▶ [作業指示 A]
本文の内容を二文にまとめてください。
▶ [作業指示 B]
本文によると、国立環境研究所の分析で定量可能だった元素はいくつですか。
▶ [作業指示 C]
本文のうち、「化学物質を一切使用しないで作物を作る」で始まり「ケイ素ではないかと考えます。」で終わる部分を一字一句そのまま書き写してください。

▶ [課題本文]
-*-*-

化学物質を一切使用しないで作物を作る
自然栽培と農薬や化学肥料を使った人工栽培のどこが違うのかを確かめてみましょう。
表1は国立環境研究所が陸上植物200種、約700試料を1980~1981に採集し、中性子放射化で分析し、一試料平均25元素が定量され、定量可能な元素は45で、その内から高いレベルの元素をピックアップしたものです。
表2-1
表2-3
野生の陸上植物葉の元素分布は、カルシウム(Ca)、カリウム(K)が最も多く、次いで、塩素(Cl)、マグネシウム(Mg)、ナトリウム(Na)、アルミニウム(Al)となっている。しかし、図1は、私が開発した野生植物マグマではカルシウム1000に対して、ケイ素(Si)が880、カリウム(K)が690と続き、塩素(Cl)が220、マグネシウム(Mg)が140、ナトリウム(Na)98となっている。つまり、野生植物の元素バランスはカルシウムの次に多いのは土壌中に最も多いケイ素ではないかと考えます。

-*-*-

(保存項目)
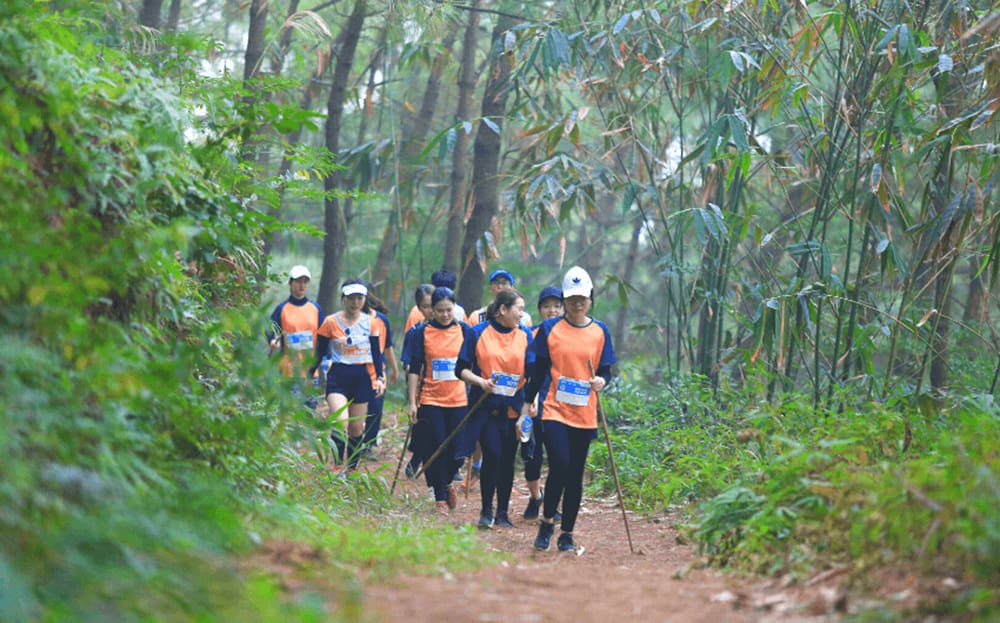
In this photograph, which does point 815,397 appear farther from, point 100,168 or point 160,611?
point 160,611

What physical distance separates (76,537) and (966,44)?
310 inches

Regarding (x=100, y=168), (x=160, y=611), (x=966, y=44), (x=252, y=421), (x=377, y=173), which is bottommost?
(x=160, y=611)

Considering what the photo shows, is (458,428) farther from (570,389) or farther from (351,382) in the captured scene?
(351,382)

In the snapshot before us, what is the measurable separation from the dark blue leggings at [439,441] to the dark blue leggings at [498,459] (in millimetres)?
502

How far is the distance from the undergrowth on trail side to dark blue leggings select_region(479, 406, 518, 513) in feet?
4.27

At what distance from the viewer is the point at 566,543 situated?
24.6 feet

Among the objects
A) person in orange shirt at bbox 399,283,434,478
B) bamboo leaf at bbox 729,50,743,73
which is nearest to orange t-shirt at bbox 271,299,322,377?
person in orange shirt at bbox 399,283,434,478

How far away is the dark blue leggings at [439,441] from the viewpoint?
360 inches

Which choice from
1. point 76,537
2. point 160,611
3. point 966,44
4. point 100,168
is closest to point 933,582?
point 160,611

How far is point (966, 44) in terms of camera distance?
8641mm

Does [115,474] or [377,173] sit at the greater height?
[377,173]

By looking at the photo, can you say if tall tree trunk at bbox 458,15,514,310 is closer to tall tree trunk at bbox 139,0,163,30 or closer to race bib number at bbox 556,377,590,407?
tall tree trunk at bbox 139,0,163,30

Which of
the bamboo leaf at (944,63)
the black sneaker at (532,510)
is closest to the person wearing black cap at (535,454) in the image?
the black sneaker at (532,510)

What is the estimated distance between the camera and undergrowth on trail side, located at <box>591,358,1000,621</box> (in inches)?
172
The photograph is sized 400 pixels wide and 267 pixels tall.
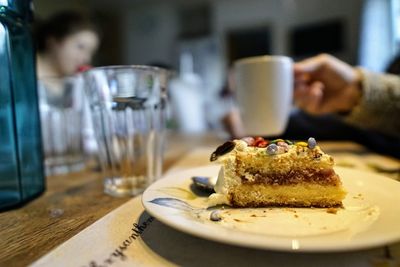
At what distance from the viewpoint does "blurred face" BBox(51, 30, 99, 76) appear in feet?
5.67

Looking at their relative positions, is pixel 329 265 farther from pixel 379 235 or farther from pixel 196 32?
pixel 196 32

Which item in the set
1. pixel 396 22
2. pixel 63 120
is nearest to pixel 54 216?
pixel 63 120

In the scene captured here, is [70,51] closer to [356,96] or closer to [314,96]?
[314,96]

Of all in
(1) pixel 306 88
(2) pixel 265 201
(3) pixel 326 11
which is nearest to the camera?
(2) pixel 265 201

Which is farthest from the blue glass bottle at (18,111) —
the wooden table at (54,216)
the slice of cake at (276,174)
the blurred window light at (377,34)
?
the blurred window light at (377,34)

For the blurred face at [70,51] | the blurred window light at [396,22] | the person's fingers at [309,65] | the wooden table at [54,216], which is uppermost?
the blurred window light at [396,22]

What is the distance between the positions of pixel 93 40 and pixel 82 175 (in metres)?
1.37

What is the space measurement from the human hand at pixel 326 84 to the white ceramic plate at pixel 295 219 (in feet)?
1.66

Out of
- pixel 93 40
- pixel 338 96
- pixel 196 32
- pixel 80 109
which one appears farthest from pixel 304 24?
pixel 80 109

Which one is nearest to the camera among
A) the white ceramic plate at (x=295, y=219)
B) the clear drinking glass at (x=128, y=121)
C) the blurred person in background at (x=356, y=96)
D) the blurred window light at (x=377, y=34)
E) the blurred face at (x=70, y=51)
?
the white ceramic plate at (x=295, y=219)

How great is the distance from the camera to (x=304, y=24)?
13.0ft

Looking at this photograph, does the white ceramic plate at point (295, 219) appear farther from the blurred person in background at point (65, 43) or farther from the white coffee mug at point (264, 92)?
the blurred person in background at point (65, 43)

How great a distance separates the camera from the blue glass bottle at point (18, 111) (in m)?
0.46

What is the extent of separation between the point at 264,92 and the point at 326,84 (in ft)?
1.08
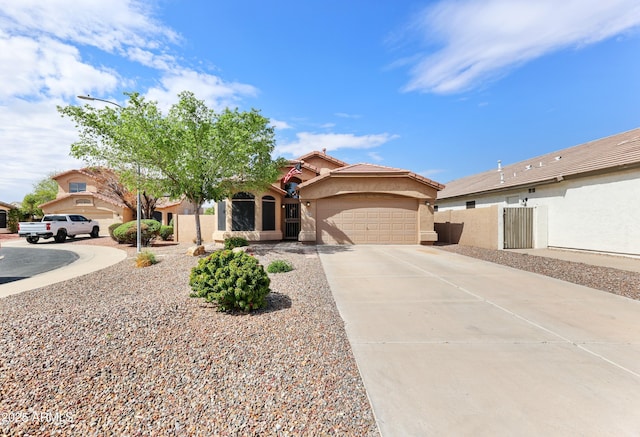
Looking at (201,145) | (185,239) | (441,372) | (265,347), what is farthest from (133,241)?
(441,372)

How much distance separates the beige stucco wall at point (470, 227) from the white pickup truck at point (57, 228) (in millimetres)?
25689

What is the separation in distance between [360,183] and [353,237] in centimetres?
312

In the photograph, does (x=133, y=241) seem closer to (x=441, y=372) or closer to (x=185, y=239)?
(x=185, y=239)

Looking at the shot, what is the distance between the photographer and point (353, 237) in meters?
16.5

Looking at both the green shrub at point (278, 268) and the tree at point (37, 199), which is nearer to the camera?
the green shrub at point (278, 268)

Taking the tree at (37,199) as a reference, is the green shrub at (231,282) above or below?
below

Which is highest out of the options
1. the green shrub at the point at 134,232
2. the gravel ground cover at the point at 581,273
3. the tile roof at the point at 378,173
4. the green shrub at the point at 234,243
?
the tile roof at the point at 378,173

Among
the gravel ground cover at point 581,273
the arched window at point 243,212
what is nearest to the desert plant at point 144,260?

-*-*-

▶ [解答 A]
国立環境研究所は陸上植物200種、約700試料を採集して中性子放射化で分析し、野生の陸上植物葉の元素分布ではカルシウムとカリウムが最も多いとされている。一方、筆者が開発した野生植物マグマではカルシウムに次いでケイ素が多く、筆者は野生植物でカルシウムの次に多い元素はケイ素ではないかと考えている。

▶ [解答 B]
45元素です。

▶ [解答 C]
化学物質を一切使用しないで作物を作る
自然栽培と農薬や化学肥料を使った人工栽培のどこが違うのかを確かめてみましょう。
表1は国立環境研究所が陸上植物200種、約700試料を1980~1981に採集し、中性子放射化で分析し、一試料平均25元素が定量され、定量可能な元素は45で、その内から高いレベルの元素をピックアップしたものです。
表2-1
表2-3
野生の陸上植物葉の元素分布は、カルシウム(Ca)、カリウム(K)が最も多く、次いで、塩素(Cl)、マグネシウム(Mg)、ナトリウム(Na)、アルミニウム(Al)となっている。しかし、図1は、私が開発した野生植物マグマではカルシウム1000に対して、ケイ素(Si)が880、カリウム(K)が690と続き、塩素(Cl)が220、マグネシウム(Mg)が140、ナトリウム(Na)98となっている。つまり、野生植物の元素バランスはカルシウムの次に多いのは土壌中に最も多いケイ素ではないかと考えます。